**WHAT IS NEEDED**
Replace "thumbnail" with "preview" in the records from the first line through the line containing "Zara Larsson, Shakira", leaving everything else unchanged, and give only those lines without the pictures.

*** Opening RECORD EXCERPTS ***

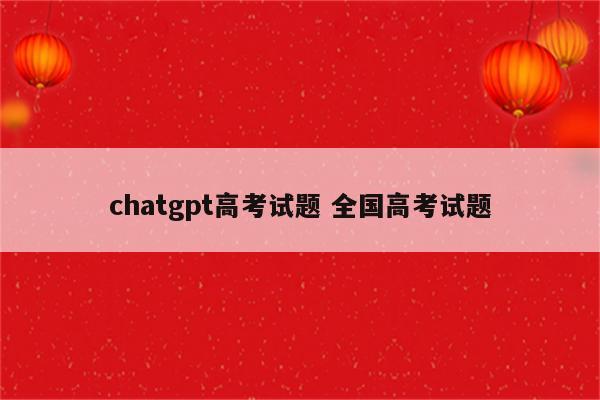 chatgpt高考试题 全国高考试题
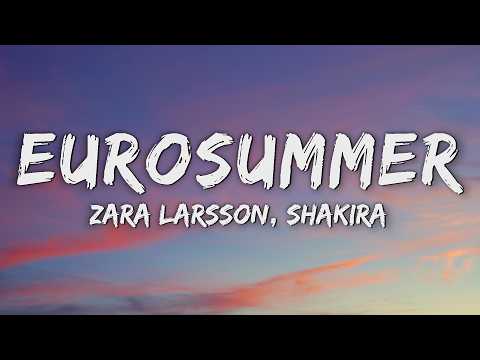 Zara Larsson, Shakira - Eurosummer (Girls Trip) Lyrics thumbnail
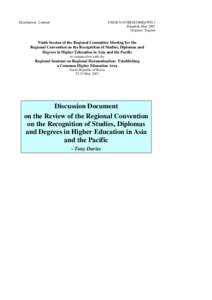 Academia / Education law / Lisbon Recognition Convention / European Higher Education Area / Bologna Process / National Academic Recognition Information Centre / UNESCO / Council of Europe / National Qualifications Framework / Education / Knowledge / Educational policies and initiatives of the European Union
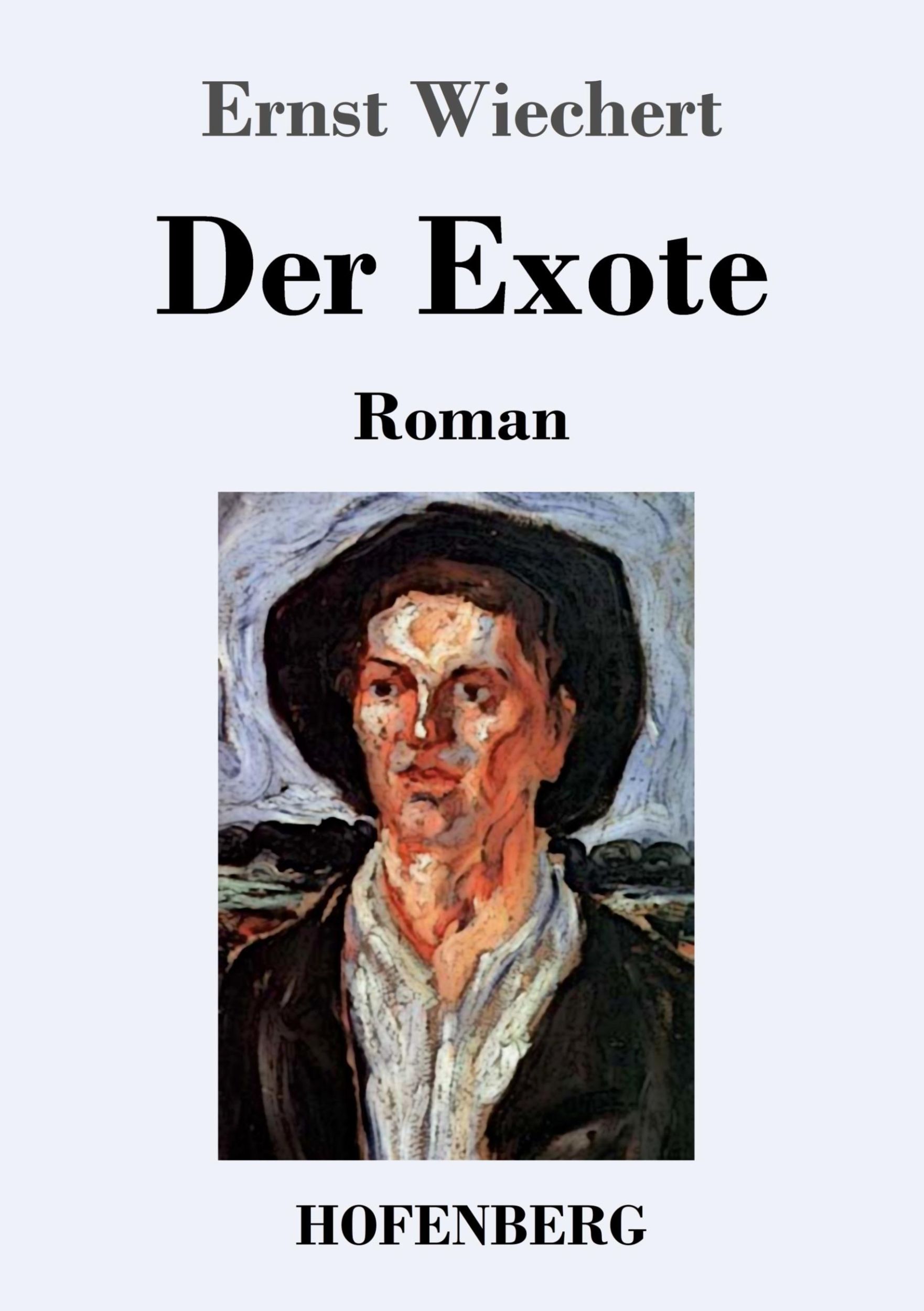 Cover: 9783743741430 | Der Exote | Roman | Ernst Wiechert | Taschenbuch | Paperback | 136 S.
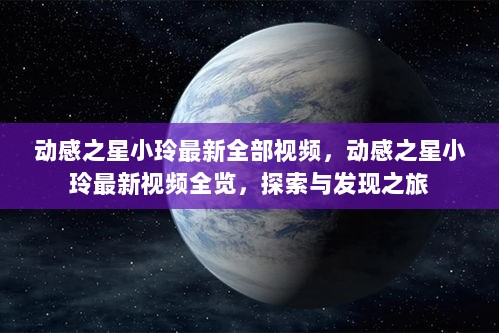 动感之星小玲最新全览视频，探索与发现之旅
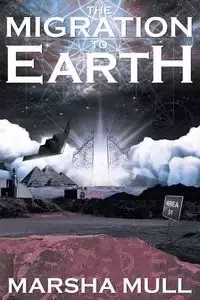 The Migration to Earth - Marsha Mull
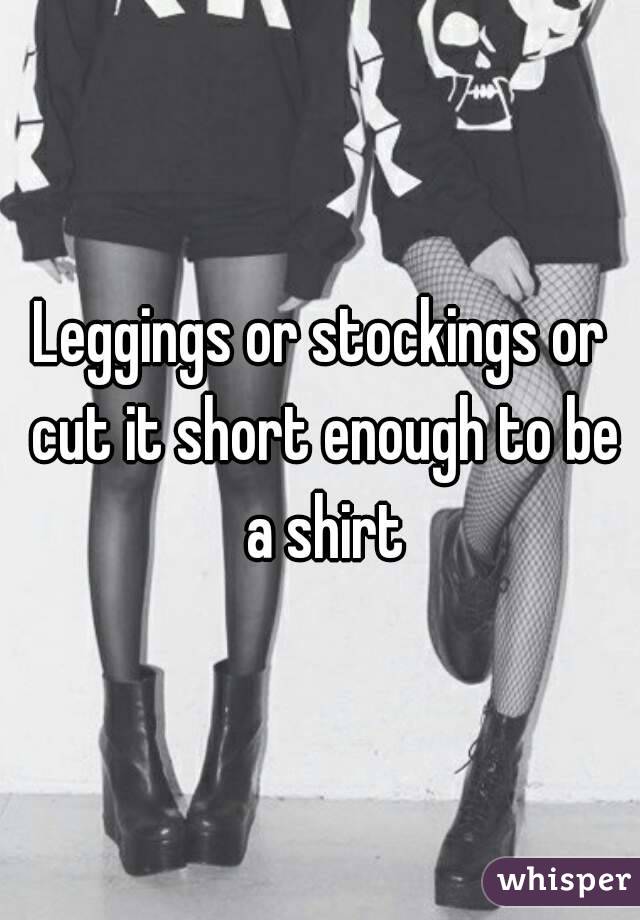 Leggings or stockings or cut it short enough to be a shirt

*** Closing RECORD EXCERPTS ***

**WRITTEN RESPONSE**
 chatgpt高考试题 全国高考试题
 Zara Larsson, Shakira - Eurosummer (Girls Trip) Lyrics preview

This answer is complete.